*YOUR GOAL:*
Copy only what lies from the line containing "a lilac scent" through the line containing "Rear view of" in the entries below, keeping both end lines exact and dropping every picture.

☆ ☆ ☆

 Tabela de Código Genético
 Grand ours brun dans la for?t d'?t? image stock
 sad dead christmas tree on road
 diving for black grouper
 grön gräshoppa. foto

☆ ☆ ☆

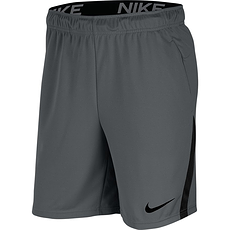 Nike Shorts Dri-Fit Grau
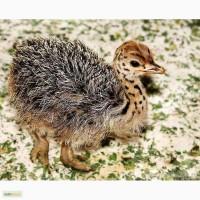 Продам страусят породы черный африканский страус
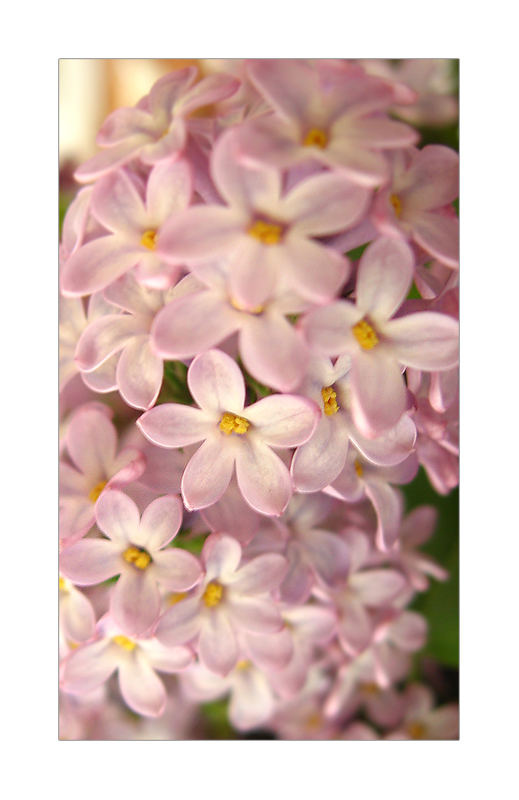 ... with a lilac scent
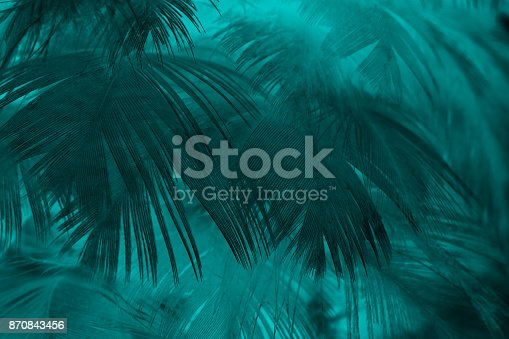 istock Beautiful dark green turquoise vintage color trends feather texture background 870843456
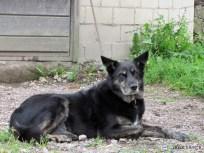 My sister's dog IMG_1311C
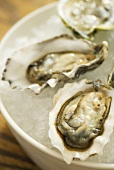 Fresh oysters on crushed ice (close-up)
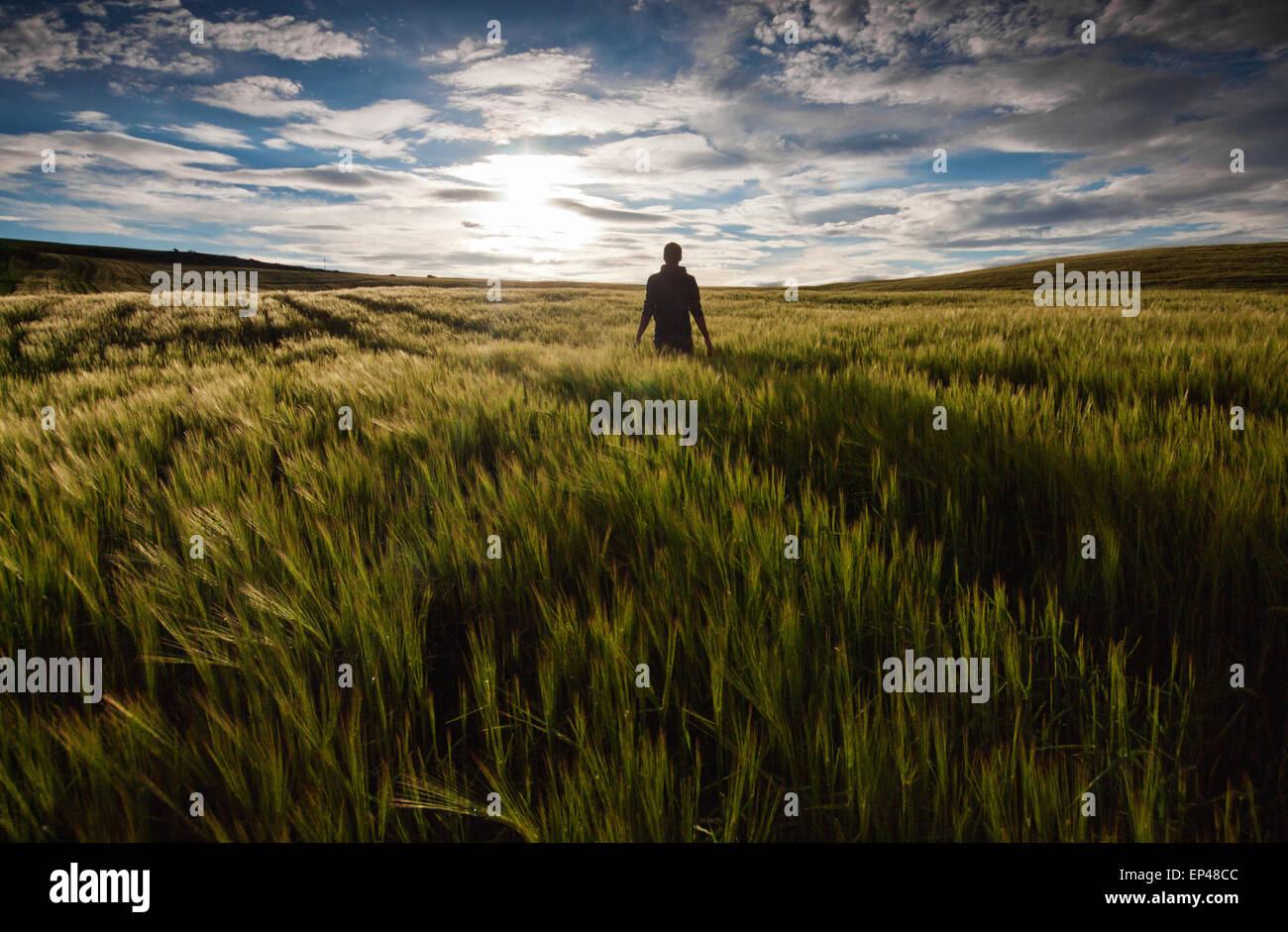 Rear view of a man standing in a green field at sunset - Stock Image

☆ ☆ ☆

*EXERCISE OUTPUT:*
 ... with a lilac scent
 istock Beautiful dark green turquoise vintage color trends feather texture background 870843456
 My sister's dog IMG_1311C
 Fresh oysters on crushed ice (close-up)
 Rear view of a man standing in a green field at sunset - Stock Image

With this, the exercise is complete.